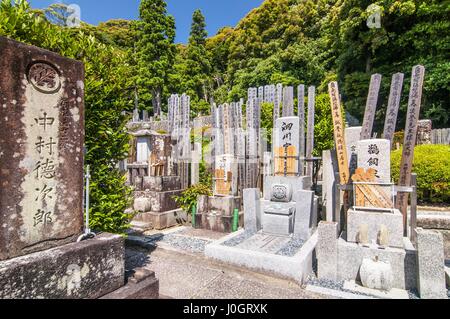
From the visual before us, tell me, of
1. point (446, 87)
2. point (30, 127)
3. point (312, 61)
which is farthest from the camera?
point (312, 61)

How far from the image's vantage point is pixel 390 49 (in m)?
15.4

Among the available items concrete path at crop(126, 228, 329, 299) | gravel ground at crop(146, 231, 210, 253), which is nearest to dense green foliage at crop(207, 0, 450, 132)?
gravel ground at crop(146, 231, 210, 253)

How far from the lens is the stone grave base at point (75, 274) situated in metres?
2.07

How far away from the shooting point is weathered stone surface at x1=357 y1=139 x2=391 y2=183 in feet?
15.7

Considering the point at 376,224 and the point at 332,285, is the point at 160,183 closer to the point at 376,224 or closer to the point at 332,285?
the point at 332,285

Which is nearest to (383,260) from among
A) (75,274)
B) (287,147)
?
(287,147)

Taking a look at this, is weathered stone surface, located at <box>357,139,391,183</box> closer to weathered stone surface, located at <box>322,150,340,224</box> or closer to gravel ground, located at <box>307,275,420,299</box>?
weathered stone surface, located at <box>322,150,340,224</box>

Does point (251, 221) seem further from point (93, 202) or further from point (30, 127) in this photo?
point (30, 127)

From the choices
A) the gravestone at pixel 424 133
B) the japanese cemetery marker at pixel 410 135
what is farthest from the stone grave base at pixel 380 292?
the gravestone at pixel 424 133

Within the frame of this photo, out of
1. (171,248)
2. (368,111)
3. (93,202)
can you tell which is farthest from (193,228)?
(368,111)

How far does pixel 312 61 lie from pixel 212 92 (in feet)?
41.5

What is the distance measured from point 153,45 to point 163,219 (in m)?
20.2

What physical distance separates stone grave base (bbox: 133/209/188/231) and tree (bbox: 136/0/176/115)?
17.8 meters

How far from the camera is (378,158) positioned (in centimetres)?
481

------

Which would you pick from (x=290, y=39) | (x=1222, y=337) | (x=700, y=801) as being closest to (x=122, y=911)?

------

GOAL: Locate every line in the items above that contains the string "crop", and copy each such line in full.

PROBLEM SOLUTION:
Among the available items concrete path at crop(126, 228, 329, 299) | gravel ground at crop(146, 231, 210, 253), which is nearest to dense green foliage at crop(207, 0, 450, 132)?
gravel ground at crop(146, 231, 210, 253)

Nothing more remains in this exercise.